One of the requirements for importing is conformity to EU standards, this is checked at Customs appllication stage and again at the MOT stage. So this is where you'll reguire the certificate of conformity for car and tow bar, or you could remove it if it's going to be a major problem. It is very important that you meet all necassery requirements for importing without paying ISV, import tax on vehicles, and start the process within 6 months of entering Portugal. 

What are the documents required when applying for the exemption of ISV.
The request for tax relief signed by the beneficiary must show the following documents:

*Customs Declaration Vehicle (Mod 22.1101) and Request for Exemption (Mod 22.1100);
* Vehicle license and registration title to property, if any proof of ownership of the vehicle;
* Certificate of Compliance, model 9 of the Institute for Mobility and Land Transport, and technical inspection form (model 112).
*Valid driving license for at least 12 months before the transfer of residence;
* Identity Card or personal identification document in the case of a foreign citizen does not have BI;
*Identification card;
*Official certificate of residence issued by the competent authority to control people in the country of origin which certifies:
The registration of inhabitan
The dates of commencement and termination of residence in that country. 
*Document attesting to the everyday life residence in the country of origin, namely, bills of rent, water, electricity, pay stubs or proof of discount for health effects and reform.
*Consent to query the state tax and social contributions, or, failing that, certificate of the tax situation and no outstanding (DL No. 114/2007 of 19 April).


----------



## sun lover

kalamaki said:


> tow bar not a problem. we bought a Portuguese trailer, the chap who built it for us got it registered etc - separate number plate needed and log book. he also fitted the tow bar.
> they don't like you towing things over here, which is why there are more restrictions and you don't see many Portuguese caravans etc. that said, once you have a trailer, no MOTs or such needed afterwards, apparently.


Did the chap that fitted your tow bar have to register the tow bar?(sound odd to me) or did you just have to let your insurance know? could you give me a rough cost of a tow bar fitting?


----------



## TONY.C

Hi canoeman,
You seem very knowledgeable about the car and trailer info, so can I ask for your help regarding our situation?
My wife and I and Brother-in-law and his wife are moving to Portugal in January for at least a year & hopefully for good. We have a place to rent for the first year. We want to bring our caravans down with us for a couple of reasons. Firstly, to use if we want to go to various places to find a permanent home. Secondly, to use for any of our family, who hopefully will come out to visit occasionally.
Can you advise us of what we need to do before, or when we do actually start the move as regards to, registering, insuring, informing etc, etc.
I do hope that this doesn't take up too much of your time. Any info will be of great help and very much appreciated . Thanks, TONY.C


----------



## canoeman

First things first
As* Non* Residents then you can bring your cars & caravans to Portugal for a *max of 183 days in a 12 month period*, during that period they must be "street" legal in UK i.e. taxed, MOT'd and insured to be legal to drive here

*BUT* and this is where simple sounding plans become complicated

You your wife, brother in law and wife can only stay in Portugal for a* max of 3 months* at this point you must register your Residence.

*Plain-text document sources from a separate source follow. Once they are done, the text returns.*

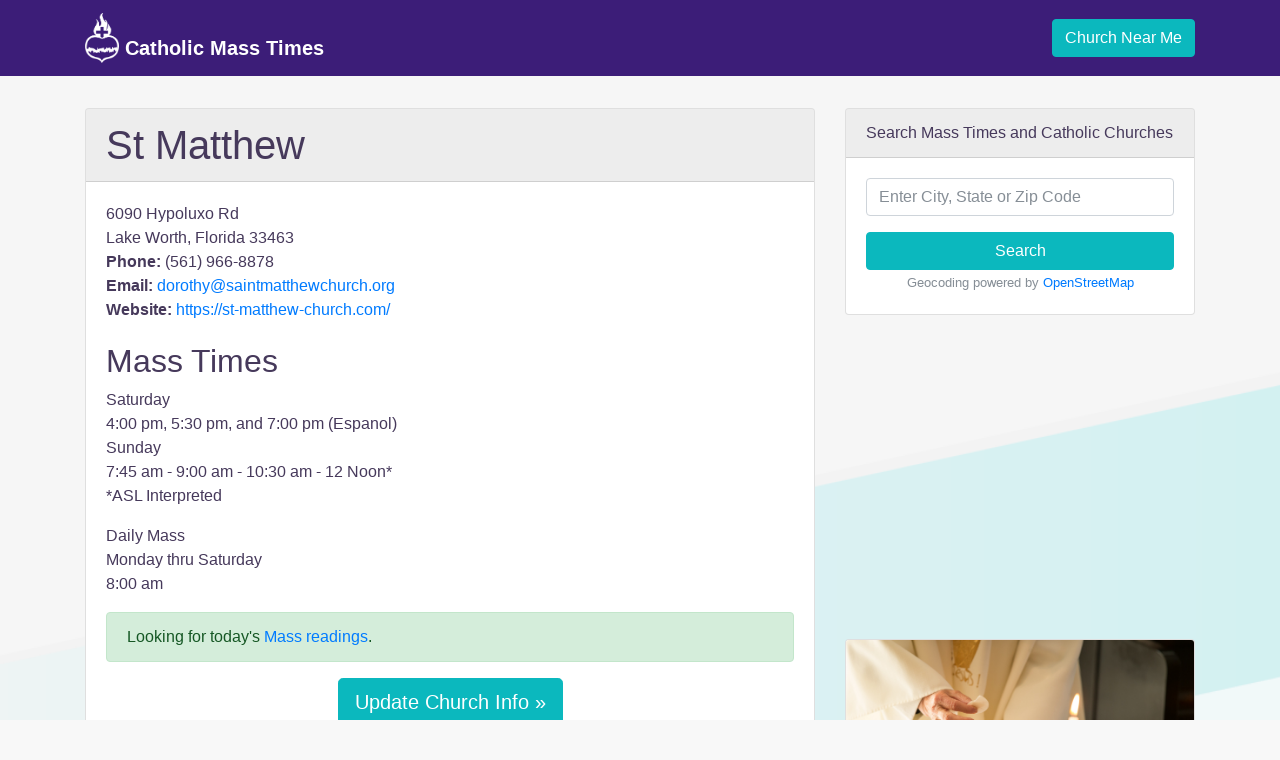

--- FILE ---
content_type: text/html; charset=utf-8
request_url: https://www.google.com/recaptcha/api2/aframe
body_size: 268
content:
<!DOCTYPE HTML><html><head><meta http-equiv="content-type" content="text/html; charset=UTF-8"></head><body><script nonce="EFVsfdjGYggOjuayXYRMmQ">/** Anti-fraud and anti-abuse applications only. See google.com/recaptcha */ try{var clients={'sodar':'https://pagead2.googlesyndication.com/pagead/sodar?'};window.addEventListener("message",function(a){try{if(a.source===window.parent){var b=JSON.parse(a.data);var c=clients[b['id']];if(c){var d=document.createElement('img');d.src=c+b['params']+'&rc='+(localStorage.getItem("rc::a")?sessionStorage.getItem("rc::b"):"");window.document.body.appendChild(d);sessionStorage.setItem("rc::e",parseInt(sessionStorage.getItem("rc::e")||0)+1);localStorage.setItem("rc::h",'1769046552470');}}}catch(b){}});window.parent.postMessage("_grecaptcha_ready", "*");}catch(b){}</script></body></html>

--- FILE ---
content_type: application/javascript; charset=utf-8
request_url: https://fundingchoicesmessages.google.com/f/AGSKWxUE8DrxMUINx0QhMD4cFV3PtObSt2uWKVs5-mgKKrKji47RmWtN4A5UWkafOqkGrXhJ5IFRFH12VvClgY0xZLsO2xsapYD1FnwgB1M8TeAxWPIaM39HHk-eEq8rnlwunjxku1uexxTEbM3fzWa_tbQPpaCP91QcYMjsyLRtgDryIGNQhGi8pM4O1sg=/_/stats/?t_sid=_adbox./wpproadds._120_600.-adsmanager/
body_size: -1289
content:
window['48f1eac6-0980-4244-a46c-158e55a1ca4e'] = true;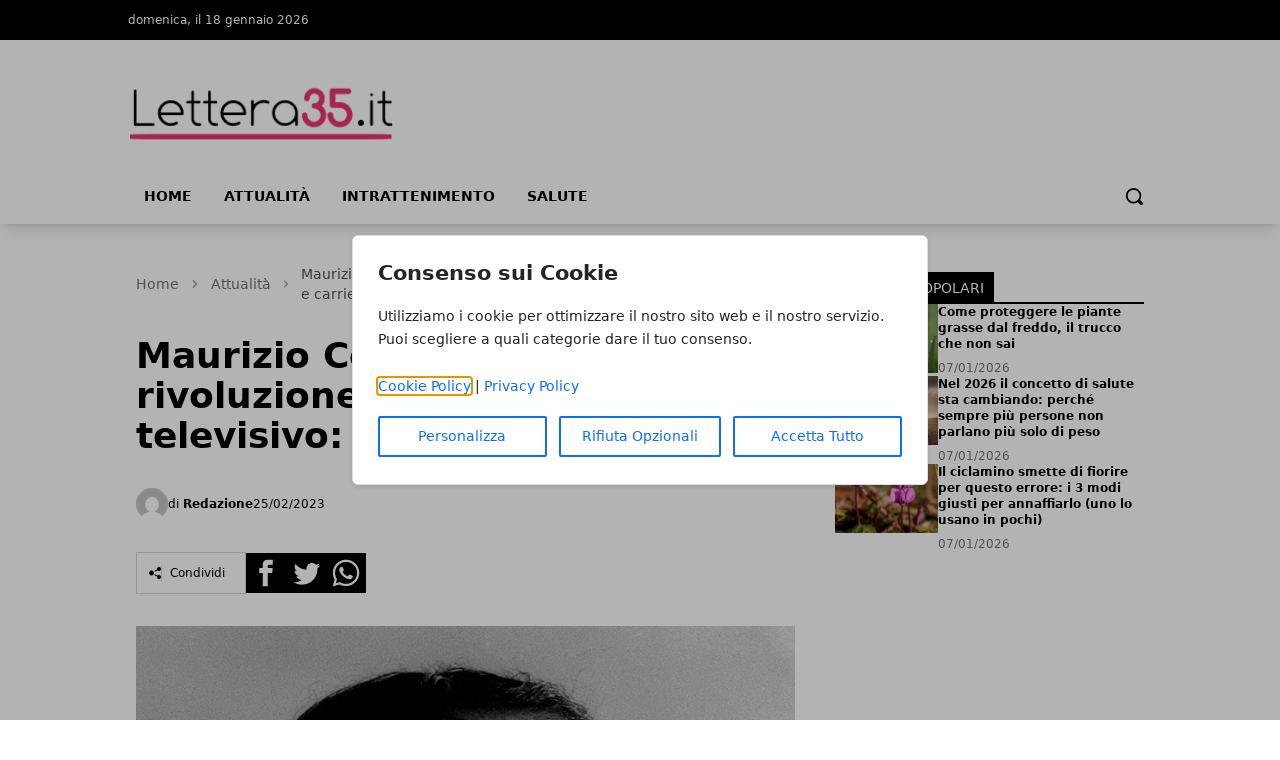

--- FILE ---
content_type: text/css
request_url: https://www.lettera35.it/vendor/scify/laravel-cookie-guard/_variables.css
body_size: 222
content:
#scify-cookies-consent-wrapper, #scify-cookie-consent-floating-button {
  --scify-cookies-font-family: system-ui, "Segoe UI", Roboto, "Helvetica Neue", "Noto Sans", "Liberation Sans", sans-serif;
  --scify-cookies-gutter: 1.5rem;
  --scify-cookies-primary-color: #0d6efd;
  --scify-cookies-primary-hover-color: #0a58ca;
  --scify-cookies-link-color: #0d6efd;
  --scify-cookies-link-hover-color: #0a58ca;
  --scify-cookies-accordion-bg-color: #f8f9fa;
  --scify-cookies-accordion-btn-collapsed-bg-color: #f8f9fa;
  --scify-cookies-accordion-btn-collapsed-text-color: #212529;
  --scify-cookies-accordion-btn-bg-color: #f8f9fa;
  --scify-cookies-accordion-btn-text-color: #0d6efd;
  --scify-cookies-accordion-btn-font-size: 14px;
  --scify-cookies-accordion-header-padding: 0.75rem 1rem;
  --scify-cookies-accordion-border-color: #757575;
  --scify-cookies-check-input-border-color: #757575;
  --scify-cookies-border-radius: 0.375rem;
  --scify-cookies-font-size-base: 16px;
  --scify-cookies-font-size-small: 90%;
  --scify-cookies-font-size-lg: 1.75rem;
  --scify-cookies-h5-font-size: 1.25rem;
  --scify-cookies-checkbox-size: 1rem;
  --scify-cookies-btn-text-font-size: 14px;
  --scify-cookies-btn-bg-color: transparent;
  --scify-cookies-btn-hover-bg-color: #e9ecef;
  --scify-cookies-btn-border-width: 2px;
  --scify-cookies-btn-border-radius: 2px;
  --scify-cookies-btn-text-color: var(--scify-cookies-primary-color);
  --scify-cookies-btn-hover-text-color: #e7f1ff;
  --scify-cookies-btn-border-color: var(--scify-cookies-primary-color);
  --scify-cookies-btn-hover-border-color: var(--scify-cookies-primary-hover-color);
  --scify-cookies-btn-padding: 8px;
  --scify-cookies-btn-padding-lg: 1rem 1rem;
  --scify-cookies-text-color: #212529;
  --scify-cookies-bg-color: #fff;
  --scify-cookies-border-width: 1px;
  --scify-cookies-border-color: #ddd;
  --scify-cookies-accordion-item-border-color: #f8f9fa;
  --scify-cookies-success-message-bg-color: #d4edda;
  --scify-cookies-success-message-text-color: #155724;
  --scify-cookies-always-active-message-color: #155724;
  --scify-cookies-success-message-border-color: #c3e6cb;
  --scify-cookies-success-message-padding: 0.75rem 1.25rem;
  --scify-cookies-success-message-box-shadow: 0 0.5rem 1rem rgba(0, 0, 0, 0.15);
  --scify-cookies-name-text-color: #d63384;
  --scify-cookies-floating-btn-bg-color: #f8f9fa;
  --scify-cookies-floating-btn-text-color: #0d6efd;
  --scify-cookies-floating-btn-hover-bg-color: #e9ecef;
  --scify-cookies-floating-btn-hover-text-color: #0a58ca;
  --scify-cookies-floating-btn-border-color: #0d6efd;
  --scify-cookies-floating-btn-border-radius: 1rem;
  --scify-cookies-floating-btn-border-width: 1px;
  --scify-cookies-floating-btn-left: 30px;
  --scify-cookies-floating-btn-bottom: 30px;
  --scify-cookies-banner-left: 30px;
  --scify-cookies-banner-bottom: 30px;
  --scify-cookies-banner-border-radius: 6px;
  --scify-cookies-floating-btn-padding: 10px;
  --scify-cookies-floating-btn-height: 55px;
  --scify-cookies-floating-btn-width: 55px;
}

Which is the second complication 
*A Resident cannot legally drive any non Portuguese plated car/vehicle * you can get special permission from customs but I don't believe it would be granted in these circumstances 

Which presents you with 2 options for vehicles or caravans
1. You either matriculate them onto Portuguese plates
2. Remove them from country

Or if you want to stay on the right side of the EU laws that apply to all EU countries you adjust your plans to 4 stays of a max of 3 months, as you've not finalized your plans to make the move permanent then you should also consider UK Residence requirements which reguire you to spend 183 days in UK per year to retain all your current rights.

Afraid you need to consider the wider implications and decide if you want make move permanent, then it's easier to say you need to consider/do a, b,c etc


----------



## PhilGarner

*where from*



kalamaki said:


> tow bar not a problem. we bought a Portuguese trailer, the chap who built it for us got it registered etc - separate number plate needed and log book. he also fitted the tow bar.
> they don't like you towing things over here, which is why there are more restrictions and you don't see many Portuguese caravans etc. that said, once you have a trailer, no MOTs or such needed afterwards, apparently.


can you tell me the size of trailer you bought and where from. I've been looking but there are very few trailer suppliers in Portugal. Thanks


----------



## JohnBoy

PhilGarner said:


> can you tell me the size of trailer you bought and where from. I've been looking but there are very few trailer suppliers in Portugal. Thanks


Welcome to the board Phil. You might want to start a new thread with your enquiry as this one is over 7 years old. Kalamaki has not posted om these boards since April 2011.


----------